[Begin]

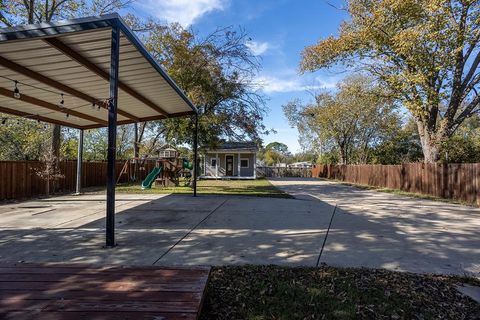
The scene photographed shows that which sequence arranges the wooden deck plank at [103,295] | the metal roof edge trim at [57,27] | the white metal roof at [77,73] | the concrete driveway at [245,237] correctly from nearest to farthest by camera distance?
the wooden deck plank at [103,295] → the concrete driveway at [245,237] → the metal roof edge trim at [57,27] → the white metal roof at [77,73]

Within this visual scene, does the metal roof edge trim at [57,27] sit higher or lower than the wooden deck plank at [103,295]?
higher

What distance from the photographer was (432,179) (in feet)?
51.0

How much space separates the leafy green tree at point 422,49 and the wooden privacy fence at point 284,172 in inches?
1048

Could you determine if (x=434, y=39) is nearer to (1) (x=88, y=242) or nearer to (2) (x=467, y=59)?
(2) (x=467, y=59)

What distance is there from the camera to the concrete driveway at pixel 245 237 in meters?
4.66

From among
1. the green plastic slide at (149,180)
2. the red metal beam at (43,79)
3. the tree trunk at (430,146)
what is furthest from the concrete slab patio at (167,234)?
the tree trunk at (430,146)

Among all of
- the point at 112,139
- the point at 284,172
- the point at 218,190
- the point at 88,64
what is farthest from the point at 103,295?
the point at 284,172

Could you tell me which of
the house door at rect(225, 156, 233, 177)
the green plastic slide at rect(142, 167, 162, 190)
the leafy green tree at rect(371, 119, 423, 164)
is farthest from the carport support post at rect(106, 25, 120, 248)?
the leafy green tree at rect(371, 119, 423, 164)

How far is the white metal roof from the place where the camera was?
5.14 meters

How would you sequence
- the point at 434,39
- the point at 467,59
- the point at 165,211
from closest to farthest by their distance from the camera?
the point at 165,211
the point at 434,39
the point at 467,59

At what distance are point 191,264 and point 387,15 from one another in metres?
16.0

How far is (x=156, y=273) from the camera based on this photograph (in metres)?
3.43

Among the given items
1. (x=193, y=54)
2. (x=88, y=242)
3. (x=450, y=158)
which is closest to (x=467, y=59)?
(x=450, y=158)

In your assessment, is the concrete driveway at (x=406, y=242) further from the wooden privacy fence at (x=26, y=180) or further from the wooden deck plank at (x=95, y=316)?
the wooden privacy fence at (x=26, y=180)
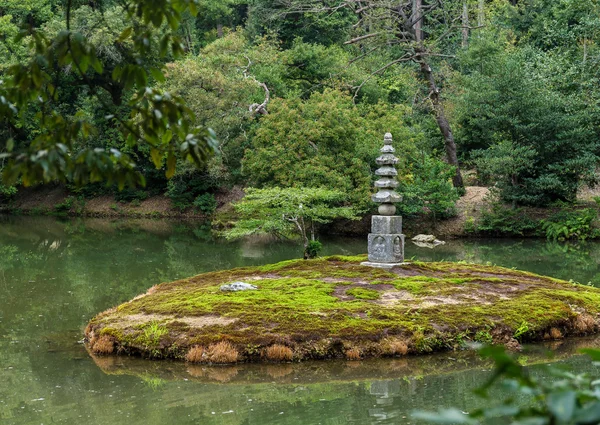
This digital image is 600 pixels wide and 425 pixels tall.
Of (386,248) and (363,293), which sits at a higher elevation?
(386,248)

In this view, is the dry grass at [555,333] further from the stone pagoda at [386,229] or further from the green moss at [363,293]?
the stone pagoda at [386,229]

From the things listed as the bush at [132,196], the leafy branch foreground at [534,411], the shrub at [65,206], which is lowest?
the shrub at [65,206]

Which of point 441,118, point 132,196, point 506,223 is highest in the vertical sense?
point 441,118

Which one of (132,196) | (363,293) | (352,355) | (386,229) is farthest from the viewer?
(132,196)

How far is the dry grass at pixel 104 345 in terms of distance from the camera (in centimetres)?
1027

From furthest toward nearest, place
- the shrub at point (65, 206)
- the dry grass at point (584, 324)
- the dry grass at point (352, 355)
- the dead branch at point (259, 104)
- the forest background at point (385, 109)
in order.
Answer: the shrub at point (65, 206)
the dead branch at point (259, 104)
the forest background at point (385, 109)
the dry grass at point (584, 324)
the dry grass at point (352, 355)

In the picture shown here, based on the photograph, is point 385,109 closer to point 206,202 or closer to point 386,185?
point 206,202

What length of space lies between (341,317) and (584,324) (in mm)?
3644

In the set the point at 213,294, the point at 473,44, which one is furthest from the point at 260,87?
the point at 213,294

[End]

Copy out the lines of the records word for word, starting with the line that contains "In the picture" and going on through the end of the records.

### Problem solution
In the picture shown here, based on the photograph, is point 385,109 closer to point 206,202 or closer to point 386,185?
point 206,202

What length of space lies between (341,317) and (584,324) (in mm)?
3644

In the set the point at 213,294, the point at 473,44, which one is furthest from the point at 260,87?
the point at 213,294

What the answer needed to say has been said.